_Data extract_
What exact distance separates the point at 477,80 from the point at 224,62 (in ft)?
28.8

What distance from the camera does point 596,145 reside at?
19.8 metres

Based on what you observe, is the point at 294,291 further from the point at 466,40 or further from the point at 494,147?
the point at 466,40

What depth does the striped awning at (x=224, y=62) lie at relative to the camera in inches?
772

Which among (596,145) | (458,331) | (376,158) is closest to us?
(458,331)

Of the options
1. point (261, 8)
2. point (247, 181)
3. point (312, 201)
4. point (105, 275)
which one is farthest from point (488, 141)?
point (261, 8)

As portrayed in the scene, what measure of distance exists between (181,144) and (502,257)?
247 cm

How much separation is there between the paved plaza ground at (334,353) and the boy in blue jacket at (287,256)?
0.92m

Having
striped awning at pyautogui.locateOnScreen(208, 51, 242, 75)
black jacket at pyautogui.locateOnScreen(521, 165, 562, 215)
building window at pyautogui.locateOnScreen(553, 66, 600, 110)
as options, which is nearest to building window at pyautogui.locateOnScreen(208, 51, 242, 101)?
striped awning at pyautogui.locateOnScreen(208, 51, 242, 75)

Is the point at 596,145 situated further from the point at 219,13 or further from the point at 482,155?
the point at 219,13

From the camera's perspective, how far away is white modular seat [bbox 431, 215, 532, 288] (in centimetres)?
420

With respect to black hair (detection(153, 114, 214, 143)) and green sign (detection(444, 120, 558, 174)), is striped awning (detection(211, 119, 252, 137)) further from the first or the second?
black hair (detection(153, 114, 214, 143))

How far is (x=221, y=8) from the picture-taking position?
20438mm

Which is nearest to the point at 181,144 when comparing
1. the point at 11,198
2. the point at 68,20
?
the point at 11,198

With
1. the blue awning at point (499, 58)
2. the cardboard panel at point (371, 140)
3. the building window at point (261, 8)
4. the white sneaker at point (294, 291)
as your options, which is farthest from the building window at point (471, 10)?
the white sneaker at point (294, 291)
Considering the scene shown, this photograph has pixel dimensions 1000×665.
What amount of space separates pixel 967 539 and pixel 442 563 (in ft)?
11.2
--
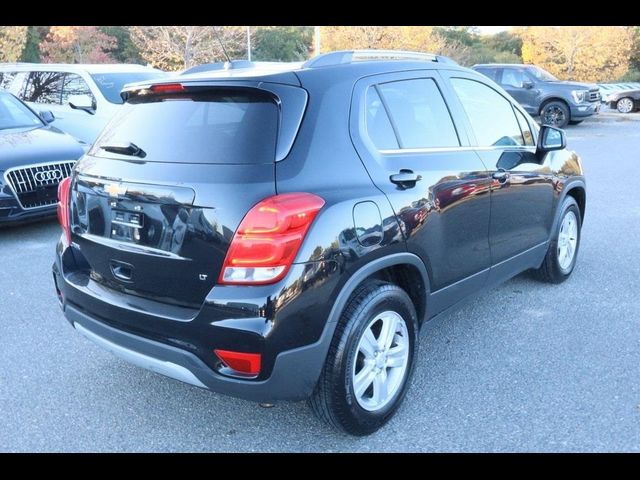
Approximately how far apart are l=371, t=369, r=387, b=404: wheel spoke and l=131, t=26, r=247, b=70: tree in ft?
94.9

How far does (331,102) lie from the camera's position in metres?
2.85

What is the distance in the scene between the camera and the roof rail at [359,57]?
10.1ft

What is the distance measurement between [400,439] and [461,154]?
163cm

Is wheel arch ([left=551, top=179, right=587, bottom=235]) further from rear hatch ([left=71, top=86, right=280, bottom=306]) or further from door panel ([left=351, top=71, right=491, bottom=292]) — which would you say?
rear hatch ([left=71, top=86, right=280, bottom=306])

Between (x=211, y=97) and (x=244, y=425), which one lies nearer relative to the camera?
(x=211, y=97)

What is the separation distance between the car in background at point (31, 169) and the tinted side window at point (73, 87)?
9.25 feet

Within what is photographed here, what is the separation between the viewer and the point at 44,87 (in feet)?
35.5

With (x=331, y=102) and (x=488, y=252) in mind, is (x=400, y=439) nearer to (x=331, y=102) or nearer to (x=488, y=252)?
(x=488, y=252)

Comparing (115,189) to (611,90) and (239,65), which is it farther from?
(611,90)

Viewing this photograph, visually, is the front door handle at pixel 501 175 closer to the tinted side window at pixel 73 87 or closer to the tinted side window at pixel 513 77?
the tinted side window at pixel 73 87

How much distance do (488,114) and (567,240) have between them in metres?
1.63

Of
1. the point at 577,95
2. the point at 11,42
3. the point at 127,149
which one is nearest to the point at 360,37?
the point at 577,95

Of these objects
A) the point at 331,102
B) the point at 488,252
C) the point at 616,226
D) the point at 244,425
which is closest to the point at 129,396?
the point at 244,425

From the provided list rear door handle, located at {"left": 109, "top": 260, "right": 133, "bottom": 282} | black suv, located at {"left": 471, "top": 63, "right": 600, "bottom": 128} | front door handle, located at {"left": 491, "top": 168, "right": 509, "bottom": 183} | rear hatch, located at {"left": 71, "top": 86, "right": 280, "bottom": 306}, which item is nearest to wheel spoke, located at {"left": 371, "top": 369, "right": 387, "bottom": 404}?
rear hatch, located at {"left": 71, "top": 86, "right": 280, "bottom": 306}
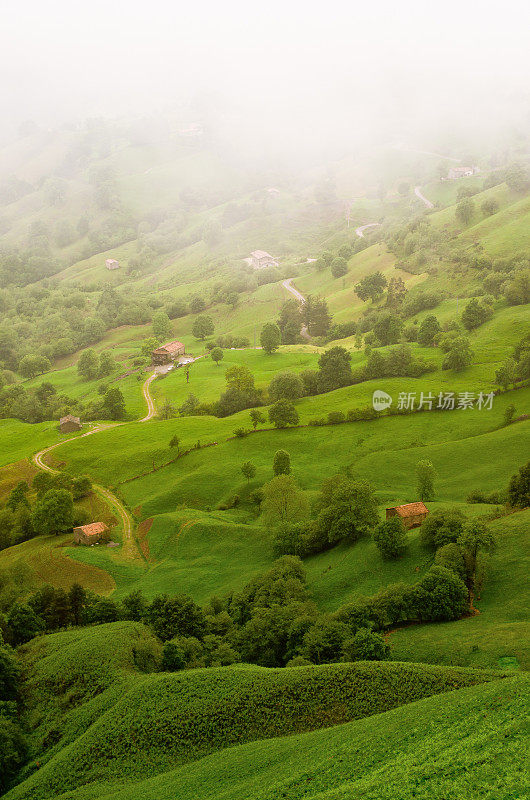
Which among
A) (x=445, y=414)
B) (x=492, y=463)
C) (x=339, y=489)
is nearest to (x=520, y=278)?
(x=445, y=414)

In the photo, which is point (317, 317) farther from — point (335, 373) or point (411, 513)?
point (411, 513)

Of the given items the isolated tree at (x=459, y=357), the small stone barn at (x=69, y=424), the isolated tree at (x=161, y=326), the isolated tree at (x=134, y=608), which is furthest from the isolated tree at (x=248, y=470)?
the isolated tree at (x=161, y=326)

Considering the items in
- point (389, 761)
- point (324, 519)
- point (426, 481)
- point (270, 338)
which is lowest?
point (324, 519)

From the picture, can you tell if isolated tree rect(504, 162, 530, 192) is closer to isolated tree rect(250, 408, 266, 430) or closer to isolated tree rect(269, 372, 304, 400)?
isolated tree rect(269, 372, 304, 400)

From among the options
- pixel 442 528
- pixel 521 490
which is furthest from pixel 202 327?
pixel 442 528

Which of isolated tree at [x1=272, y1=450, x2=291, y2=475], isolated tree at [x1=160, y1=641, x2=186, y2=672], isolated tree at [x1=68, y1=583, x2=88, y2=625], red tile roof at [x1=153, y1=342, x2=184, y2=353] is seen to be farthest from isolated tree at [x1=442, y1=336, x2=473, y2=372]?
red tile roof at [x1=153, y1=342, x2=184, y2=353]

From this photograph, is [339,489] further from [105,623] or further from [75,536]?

_Your task_
Can you set down the rows word for word, starting with the line that contains "What exact distance" and going on through the line that contains "19.8 metres", with both of those lines included?

_Solution below_
What exact distance separates the point at 477,80 from the point at 224,62 (in ft)?
28.8

What distance from the camera does point 596,145 reside at?
19.8 metres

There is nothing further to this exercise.